Any payment pursuant to this Section 2 shall be made by wire
transfer in immediately available funds to the U.S. account designated in
writing by the party entitled to receive such payment.
The distribution rate of the Capital Securities, as of the
date hereof, is the Floating Rate. Under certain circumstances, the distribution
rate of the Capital Securities may be reduced pursuant to a written agreement
among you and the Company made prior to the Closing Date.
3. Delivery and Payment. Delivery of and payment for the
Capital Securities shall be made at 10:00 a.m. New York City time, on October 1,
2004, or such later date as you shall designate in writing, which date and time
may be postponed by agreement between you, on the one hand, and the Company and
the Trust, on the other hand (such date and time of delivery and payment for the
Capital Securities being herein called the "Closing Date"); provided, that the
Closing Date may be no later than 60 days from the date hereof.
Delivery of the Capital Securities shall be made at such
location, and in such names and denominations, as you shall designate at least
one business day in advance of the Closing Date. The Company and the Trust agree
to have the Capital Securities available for inspection and checking by you in
Washington, D.C., not later than 1:00 p.m. on the business day prior to the
Closing Date. The closing for the purchase and sale of the Capital Securities
shall occur at the offices of Xxxxxx, Xxxxxxxxxx & Xxxxxxxxx LLP, 0000 X Xxxxxx,
X.X., Xxxxxxxxxx, X.X. 00000, or such other place as the parties hereto shall
agree.

▸ Instructions
• 1. Print the agreement excerpt from "The distribution rate" up to and including "to the Closing Date.".
• 2. Proceed with the agreement excerpt on delivery and payment for the capital securities, picking up after its last sentence.
These entries were drawn from a source separate from the agreement excerpt.

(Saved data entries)
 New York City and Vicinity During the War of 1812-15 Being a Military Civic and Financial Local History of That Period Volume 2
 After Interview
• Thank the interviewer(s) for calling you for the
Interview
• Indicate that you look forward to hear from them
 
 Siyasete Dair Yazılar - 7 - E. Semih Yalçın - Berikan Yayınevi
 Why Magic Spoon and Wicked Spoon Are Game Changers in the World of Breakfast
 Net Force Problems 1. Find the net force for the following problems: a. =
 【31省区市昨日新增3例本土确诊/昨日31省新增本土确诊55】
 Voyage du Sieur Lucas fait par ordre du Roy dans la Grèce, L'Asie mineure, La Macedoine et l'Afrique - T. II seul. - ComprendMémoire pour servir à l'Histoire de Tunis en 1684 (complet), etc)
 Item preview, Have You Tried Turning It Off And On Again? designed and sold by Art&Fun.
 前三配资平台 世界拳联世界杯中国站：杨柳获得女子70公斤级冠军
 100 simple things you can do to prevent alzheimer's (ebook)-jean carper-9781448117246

▸ Solved problems
• 1.
The distribution rate of the Capital Securities, as of the
date hereof, is the Floating Rate. Under certain circumstances, the distribution
rate of the Capital Securities may be reduced pursuant to a written agreement
among you and the Company made prior to the Closing Date.

• 2.
4. Representations. The Purchaser represents to the Company
and the Trust that:
(a) It is aware that the Securities have not been and will not
be registered under the Securities Act and may not be offered or sold within the
United States or to U.S. persons except in accordance with Rule 903 of
Regulation S under the Securities Act or pursuant to another exemption from the
registration requirements of the Securities Act. It will not offer, sell or
arrange for the offer or sale of any Securities to purchasers except in
privately negotiated transactions that will not require registration of the
Securities under the Securities Act. Terms used in the first sentence of this
Section 4 have the meanings given to them by Regulation S under the Securities
Act.
(b) Neither it, nor any of its Affiliates, nor any person
acting on its or their behalf has engaged, or will engage, in any form of
general solicitation or general advertising (within the meaning of Regulation D)
in connection with any offer or sale of the Securities.
(c) Neither it, nor any of its Affiliates, nor any person
acting on its or their behalf has engaged or will engage in any directed selling
efforts within the meaning of Regulation S under the Securities Act with respect
to the Securities.
5. Agreements. The Company and the Trust agree with the
Purchaser that:
(a) Neither the Company nor the Trust will, nor will either of
them permit any of its Affiliates to, resell any Capital Securities that have
been acquired by any of them.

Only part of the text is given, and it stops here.